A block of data
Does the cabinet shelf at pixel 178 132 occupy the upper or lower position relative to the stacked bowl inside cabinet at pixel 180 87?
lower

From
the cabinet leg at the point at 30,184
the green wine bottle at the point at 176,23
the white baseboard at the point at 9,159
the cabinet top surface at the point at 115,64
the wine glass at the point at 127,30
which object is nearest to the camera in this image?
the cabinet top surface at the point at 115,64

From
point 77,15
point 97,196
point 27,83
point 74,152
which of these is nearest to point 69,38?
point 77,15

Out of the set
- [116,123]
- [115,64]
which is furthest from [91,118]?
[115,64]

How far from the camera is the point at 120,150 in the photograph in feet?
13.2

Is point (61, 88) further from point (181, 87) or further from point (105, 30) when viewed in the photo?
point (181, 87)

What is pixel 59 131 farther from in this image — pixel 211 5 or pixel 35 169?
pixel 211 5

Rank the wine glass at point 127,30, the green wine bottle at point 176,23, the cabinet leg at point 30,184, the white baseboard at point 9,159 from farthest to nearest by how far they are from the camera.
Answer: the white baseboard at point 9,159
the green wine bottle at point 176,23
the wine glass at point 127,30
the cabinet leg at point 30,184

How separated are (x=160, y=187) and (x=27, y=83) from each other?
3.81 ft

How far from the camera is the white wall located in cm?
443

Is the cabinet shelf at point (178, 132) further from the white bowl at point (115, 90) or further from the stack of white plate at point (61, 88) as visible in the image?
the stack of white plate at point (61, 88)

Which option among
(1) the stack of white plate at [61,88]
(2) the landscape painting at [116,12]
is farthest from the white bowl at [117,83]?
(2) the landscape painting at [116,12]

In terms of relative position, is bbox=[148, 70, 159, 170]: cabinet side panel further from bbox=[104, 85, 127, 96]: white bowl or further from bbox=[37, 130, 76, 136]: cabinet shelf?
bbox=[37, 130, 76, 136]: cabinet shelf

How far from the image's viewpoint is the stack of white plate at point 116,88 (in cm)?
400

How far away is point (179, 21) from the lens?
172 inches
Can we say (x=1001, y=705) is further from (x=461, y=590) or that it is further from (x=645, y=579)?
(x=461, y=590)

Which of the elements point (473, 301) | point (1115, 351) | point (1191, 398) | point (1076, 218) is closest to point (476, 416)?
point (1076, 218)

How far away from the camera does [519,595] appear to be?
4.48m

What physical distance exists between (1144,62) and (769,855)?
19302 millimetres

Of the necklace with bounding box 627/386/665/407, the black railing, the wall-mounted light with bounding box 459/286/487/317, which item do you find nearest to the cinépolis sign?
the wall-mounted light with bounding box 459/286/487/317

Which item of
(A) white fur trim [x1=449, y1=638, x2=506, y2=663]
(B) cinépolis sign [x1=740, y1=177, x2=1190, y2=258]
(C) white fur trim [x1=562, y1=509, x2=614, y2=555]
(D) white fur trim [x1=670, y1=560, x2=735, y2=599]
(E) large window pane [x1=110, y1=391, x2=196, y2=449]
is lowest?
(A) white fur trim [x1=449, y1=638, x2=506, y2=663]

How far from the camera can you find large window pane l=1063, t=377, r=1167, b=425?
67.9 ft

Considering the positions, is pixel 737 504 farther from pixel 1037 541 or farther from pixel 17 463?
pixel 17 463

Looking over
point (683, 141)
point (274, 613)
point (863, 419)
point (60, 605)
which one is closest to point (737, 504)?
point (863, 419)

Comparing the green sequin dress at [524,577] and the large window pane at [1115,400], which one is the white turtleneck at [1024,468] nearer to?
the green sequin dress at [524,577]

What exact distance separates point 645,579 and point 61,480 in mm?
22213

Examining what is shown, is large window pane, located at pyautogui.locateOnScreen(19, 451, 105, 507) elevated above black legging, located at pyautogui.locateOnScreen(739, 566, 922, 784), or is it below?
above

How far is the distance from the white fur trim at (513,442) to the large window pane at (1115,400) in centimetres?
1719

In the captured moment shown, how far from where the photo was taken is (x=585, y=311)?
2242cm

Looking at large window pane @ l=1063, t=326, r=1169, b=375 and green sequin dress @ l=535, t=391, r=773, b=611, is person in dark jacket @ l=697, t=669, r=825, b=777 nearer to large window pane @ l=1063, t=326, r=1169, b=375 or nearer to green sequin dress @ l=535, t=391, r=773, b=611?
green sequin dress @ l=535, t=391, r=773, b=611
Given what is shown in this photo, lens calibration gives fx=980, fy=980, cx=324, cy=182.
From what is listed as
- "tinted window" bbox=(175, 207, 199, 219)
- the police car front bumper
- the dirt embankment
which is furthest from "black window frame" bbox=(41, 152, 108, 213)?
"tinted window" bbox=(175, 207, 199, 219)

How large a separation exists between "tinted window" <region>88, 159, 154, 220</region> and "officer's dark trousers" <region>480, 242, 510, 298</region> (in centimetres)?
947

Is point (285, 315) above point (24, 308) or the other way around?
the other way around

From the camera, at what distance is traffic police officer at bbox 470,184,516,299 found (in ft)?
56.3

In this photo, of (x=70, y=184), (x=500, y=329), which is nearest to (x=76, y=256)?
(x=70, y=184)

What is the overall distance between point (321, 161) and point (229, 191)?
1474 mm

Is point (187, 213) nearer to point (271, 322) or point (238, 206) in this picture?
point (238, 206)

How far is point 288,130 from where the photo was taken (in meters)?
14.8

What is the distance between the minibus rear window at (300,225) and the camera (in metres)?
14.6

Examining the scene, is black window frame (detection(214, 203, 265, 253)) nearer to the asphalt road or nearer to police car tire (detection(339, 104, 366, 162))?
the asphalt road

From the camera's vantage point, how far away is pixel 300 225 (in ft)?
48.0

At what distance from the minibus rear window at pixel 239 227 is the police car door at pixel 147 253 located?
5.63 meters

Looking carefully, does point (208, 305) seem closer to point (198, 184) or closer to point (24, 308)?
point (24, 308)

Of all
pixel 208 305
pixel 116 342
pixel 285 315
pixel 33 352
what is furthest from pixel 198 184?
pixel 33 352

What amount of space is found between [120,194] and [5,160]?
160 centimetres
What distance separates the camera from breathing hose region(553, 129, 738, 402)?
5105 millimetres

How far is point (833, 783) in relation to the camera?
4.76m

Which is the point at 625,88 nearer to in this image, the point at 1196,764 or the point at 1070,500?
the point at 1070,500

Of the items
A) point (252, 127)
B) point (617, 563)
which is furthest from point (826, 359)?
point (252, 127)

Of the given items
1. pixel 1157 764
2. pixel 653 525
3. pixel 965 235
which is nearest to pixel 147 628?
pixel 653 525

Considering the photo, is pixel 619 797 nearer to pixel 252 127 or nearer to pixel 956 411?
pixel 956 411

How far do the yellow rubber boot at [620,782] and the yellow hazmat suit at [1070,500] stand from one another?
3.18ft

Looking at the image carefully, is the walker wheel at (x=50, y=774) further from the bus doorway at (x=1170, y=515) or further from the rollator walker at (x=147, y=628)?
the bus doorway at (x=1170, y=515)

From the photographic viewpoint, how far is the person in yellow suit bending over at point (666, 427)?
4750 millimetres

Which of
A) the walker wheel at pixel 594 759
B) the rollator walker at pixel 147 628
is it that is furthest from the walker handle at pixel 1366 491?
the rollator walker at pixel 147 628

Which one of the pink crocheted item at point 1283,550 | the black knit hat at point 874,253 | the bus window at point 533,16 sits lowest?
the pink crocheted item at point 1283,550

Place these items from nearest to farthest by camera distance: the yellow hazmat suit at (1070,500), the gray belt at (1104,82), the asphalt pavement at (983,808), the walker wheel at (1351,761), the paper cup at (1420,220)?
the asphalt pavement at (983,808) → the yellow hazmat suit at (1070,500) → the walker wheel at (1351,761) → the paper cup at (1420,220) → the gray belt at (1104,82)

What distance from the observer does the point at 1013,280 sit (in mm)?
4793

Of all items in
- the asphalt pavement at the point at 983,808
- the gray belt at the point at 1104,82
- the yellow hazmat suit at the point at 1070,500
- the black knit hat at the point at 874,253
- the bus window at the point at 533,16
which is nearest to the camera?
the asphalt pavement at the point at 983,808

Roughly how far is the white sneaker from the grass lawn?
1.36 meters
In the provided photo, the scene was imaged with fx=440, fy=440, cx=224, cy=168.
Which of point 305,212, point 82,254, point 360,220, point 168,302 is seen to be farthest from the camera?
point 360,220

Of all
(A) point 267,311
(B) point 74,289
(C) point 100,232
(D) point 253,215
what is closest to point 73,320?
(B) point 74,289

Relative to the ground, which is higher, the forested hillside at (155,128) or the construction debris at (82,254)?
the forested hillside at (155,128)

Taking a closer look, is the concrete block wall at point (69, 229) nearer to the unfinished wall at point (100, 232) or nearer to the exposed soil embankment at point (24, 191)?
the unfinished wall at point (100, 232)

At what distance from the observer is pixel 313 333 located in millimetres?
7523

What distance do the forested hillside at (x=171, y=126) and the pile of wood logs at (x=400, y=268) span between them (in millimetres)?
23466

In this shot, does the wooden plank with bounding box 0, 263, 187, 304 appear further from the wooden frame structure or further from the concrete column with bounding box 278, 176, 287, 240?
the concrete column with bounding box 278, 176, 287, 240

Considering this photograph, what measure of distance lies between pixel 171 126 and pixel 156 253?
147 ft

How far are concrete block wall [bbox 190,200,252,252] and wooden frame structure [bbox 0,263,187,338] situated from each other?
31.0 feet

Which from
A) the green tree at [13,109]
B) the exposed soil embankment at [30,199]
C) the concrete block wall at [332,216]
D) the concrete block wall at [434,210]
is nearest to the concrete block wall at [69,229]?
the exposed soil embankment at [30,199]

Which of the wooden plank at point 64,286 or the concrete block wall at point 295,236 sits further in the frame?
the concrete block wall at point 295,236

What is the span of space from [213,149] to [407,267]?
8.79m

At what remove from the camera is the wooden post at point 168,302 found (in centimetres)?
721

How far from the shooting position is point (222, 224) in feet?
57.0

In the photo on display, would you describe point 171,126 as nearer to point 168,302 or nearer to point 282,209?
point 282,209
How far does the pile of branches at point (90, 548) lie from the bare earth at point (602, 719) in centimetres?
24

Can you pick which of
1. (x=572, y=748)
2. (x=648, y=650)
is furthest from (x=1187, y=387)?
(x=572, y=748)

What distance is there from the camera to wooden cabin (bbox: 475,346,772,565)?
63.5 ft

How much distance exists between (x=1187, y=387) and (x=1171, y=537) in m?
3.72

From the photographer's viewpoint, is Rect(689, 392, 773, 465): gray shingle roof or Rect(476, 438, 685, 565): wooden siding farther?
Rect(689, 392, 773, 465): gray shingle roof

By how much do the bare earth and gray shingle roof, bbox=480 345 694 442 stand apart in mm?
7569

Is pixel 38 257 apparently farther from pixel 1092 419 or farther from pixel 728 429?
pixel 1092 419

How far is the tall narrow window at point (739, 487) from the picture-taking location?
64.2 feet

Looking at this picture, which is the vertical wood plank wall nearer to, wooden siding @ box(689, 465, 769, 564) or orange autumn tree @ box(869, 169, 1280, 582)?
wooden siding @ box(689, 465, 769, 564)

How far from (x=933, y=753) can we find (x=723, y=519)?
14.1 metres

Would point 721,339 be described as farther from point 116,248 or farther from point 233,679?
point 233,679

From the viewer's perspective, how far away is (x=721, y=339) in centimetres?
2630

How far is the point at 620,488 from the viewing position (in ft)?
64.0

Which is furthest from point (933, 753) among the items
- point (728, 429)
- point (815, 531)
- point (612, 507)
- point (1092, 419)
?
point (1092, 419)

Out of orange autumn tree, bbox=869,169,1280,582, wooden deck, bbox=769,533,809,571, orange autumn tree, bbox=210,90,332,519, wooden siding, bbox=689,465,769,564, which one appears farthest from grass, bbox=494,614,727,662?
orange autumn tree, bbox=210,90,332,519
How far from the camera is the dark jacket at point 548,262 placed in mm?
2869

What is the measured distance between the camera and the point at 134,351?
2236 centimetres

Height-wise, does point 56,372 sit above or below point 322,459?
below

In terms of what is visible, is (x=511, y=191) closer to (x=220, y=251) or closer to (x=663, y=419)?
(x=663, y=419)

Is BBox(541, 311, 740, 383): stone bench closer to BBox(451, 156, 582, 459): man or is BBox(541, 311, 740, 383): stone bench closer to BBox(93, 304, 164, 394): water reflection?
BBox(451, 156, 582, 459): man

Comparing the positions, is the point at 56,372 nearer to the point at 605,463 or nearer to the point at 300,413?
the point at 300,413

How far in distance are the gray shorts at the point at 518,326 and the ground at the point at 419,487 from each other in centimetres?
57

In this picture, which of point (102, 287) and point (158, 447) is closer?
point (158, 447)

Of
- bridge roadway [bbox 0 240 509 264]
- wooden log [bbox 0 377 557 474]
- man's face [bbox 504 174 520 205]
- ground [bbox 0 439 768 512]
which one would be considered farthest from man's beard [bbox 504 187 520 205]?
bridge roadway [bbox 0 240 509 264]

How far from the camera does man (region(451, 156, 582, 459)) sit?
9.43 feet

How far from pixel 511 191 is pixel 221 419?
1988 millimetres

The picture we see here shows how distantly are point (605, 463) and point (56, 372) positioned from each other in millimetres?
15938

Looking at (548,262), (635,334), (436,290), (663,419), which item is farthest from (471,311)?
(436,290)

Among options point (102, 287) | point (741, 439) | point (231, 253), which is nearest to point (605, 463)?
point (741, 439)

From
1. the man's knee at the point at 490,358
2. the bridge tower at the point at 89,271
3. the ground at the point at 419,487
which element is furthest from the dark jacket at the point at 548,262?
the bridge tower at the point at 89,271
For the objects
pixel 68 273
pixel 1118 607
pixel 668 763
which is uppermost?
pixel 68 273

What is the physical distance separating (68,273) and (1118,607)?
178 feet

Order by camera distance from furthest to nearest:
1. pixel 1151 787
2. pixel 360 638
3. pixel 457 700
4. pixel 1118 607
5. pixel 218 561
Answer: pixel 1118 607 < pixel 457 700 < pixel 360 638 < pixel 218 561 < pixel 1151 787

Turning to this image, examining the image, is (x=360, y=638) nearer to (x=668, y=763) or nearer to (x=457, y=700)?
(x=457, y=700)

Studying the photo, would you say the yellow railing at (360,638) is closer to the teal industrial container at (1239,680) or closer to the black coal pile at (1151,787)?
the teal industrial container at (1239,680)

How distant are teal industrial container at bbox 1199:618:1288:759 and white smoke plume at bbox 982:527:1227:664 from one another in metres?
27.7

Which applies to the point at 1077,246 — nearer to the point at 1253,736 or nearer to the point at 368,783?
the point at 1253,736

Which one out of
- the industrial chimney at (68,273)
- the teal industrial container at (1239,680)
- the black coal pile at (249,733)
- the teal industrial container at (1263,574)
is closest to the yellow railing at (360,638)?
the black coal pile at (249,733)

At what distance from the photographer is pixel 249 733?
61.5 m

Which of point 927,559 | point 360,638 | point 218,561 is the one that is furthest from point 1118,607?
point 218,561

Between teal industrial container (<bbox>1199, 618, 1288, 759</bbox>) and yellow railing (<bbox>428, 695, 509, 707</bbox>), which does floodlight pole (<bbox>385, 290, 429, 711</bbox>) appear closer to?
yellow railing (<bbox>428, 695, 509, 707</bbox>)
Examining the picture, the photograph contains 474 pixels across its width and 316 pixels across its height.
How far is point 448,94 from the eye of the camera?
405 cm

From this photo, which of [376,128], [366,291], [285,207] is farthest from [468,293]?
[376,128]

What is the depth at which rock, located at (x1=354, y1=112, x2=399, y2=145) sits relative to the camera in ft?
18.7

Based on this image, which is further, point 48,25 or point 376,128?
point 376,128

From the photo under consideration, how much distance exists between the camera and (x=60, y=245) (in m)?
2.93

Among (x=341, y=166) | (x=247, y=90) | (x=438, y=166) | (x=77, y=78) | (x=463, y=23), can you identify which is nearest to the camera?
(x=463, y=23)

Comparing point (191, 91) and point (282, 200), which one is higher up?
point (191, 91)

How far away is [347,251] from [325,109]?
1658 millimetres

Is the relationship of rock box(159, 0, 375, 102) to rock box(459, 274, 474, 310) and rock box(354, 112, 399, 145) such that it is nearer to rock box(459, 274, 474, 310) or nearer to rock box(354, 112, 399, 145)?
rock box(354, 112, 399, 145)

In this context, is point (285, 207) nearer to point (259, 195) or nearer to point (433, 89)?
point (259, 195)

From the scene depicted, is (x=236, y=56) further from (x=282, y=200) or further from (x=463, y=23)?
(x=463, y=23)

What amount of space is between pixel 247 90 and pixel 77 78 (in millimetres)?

__INSTRUCTIONS TO FOLLOW__: Extract, exactly as they appear, the lines from the one containing "From this photo, which" through the final line.

__EXERCISE ANSWER__:
From this photo, which of [376,128], [366,291], [285,207] is farthest from [468,293]?
[376,128]

What is the depth at which rock, located at (x1=354, y1=112, x2=399, y2=145) sits relative to the camera in ft?
18.7

Based on this image, which is further, point 48,25 or point 376,128?
point 376,128

From the photo under consideration, how much distance exists between the camera and (x=60, y=245) (in m)?
2.93

Among (x=341, y=166) | (x=247, y=90) | (x=438, y=166) | (x=77, y=78) | (x=463, y=23), can you identify which is nearest to the camera?
(x=463, y=23)

Comparing point (191, 91) and point (282, 200), which one is higher up?
point (191, 91)

How far away is [347,251] from [325,109]?
1658 millimetres

Is the relationship of rock box(159, 0, 375, 102) to rock box(459, 274, 474, 310) and rock box(354, 112, 399, 145) such that it is nearer to rock box(459, 274, 474, 310) or nearer to rock box(354, 112, 399, 145)?
rock box(354, 112, 399, 145)

In this context, is point (285, 207) nearer to point (259, 195) or nearer to point (433, 89)?
point (259, 195)

From the scene depicted, is (x=236, y=56) further from (x=282, y=200) or further from (x=463, y=23)?
(x=463, y=23)

What amount of space is between pixel 247 90 and pixel 77 78 (in millimetres)?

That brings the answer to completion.